Akamai has generated $920.8 million in free cash flow over the last 12 months, an impressive 25.2% of revenue. This high FCF margin stems from its asset-lite business model and strong competitive positioning, giving it the option to return capital to shareholders or reinvest in its business while maintaining a cash cushion.
Key Takeaways from Akamai's Q2 Results
With a market capitalization of $14.5 billion, a $790.6 million cash balance, and positive free cash flow over the last 12 months, we're confident that Akamai has the resources needed to pursue a high-growth business strategy.

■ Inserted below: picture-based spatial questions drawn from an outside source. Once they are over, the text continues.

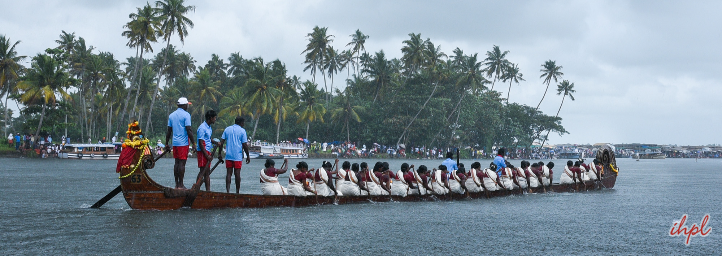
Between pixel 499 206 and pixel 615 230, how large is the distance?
4948 millimetres

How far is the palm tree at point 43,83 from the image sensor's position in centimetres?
5081

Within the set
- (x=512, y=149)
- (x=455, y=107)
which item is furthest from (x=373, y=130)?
(x=512, y=149)

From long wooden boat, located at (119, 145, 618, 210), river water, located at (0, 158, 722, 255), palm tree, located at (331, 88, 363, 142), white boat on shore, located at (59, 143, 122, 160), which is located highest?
palm tree, located at (331, 88, 363, 142)

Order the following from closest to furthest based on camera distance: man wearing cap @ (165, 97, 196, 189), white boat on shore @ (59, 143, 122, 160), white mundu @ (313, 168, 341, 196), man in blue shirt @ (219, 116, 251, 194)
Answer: man wearing cap @ (165, 97, 196, 189) → man in blue shirt @ (219, 116, 251, 194) → white mundu @ (313, 168, 341, 196) → white boat on shore @ (59, 143, 122, 160)

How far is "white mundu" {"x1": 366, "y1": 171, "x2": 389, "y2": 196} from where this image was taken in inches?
691

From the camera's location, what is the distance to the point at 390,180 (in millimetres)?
18406

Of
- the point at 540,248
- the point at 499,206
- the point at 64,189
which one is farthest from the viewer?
the point at 64,189

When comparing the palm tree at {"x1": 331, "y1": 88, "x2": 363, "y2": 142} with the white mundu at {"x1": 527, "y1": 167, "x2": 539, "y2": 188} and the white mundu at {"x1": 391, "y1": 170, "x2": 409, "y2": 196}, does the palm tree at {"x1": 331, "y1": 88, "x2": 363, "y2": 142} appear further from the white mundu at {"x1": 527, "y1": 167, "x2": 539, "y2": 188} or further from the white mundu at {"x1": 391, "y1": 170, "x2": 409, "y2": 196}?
the white mundu at {"x1": 391, "y1": 170, "x2": 409, "y2": 196}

It was comforting to see Akamai beat analysts' revenue guidance expectations, even if just slightly. Additionally, the company raised its revenue and EPS guidance for the full year. That really stood out as a positive in these results. Zooming out, we think this was a decent quarter, showing that the company is staying on target. The stock is up 8.22% after reporting and currently trades at $102.8 per share.
Is Now The Time?
When considering an investment in Akamai, investors should take into account its valuation and business qualities as well as what's happened in the latest quarter. We cheer for everyone who's making the lives of others easier through technology but in case of Akamai, we'll be cheering from the sidelines. Its revenue growth has been very weak, and analysts expect growth rates to deteriorate from there. And while its bountiful generation of free cash flow empowers it to invest in growth initiatives, the downside is that its customer acquisition is less efficient than many comparable companies and its gross margins show its business model is much less lucrative than the best software businesses.
Akamai's price to sales ratio based on the next 12 months is 3.8x, suggesting that the market does have lower expectations of the business, relative to the high growth tech stocks. While we have no doubt one can find things to like about the company, and the price is not completely unreasonable, we think that at the moment there might be better opportunities in the market.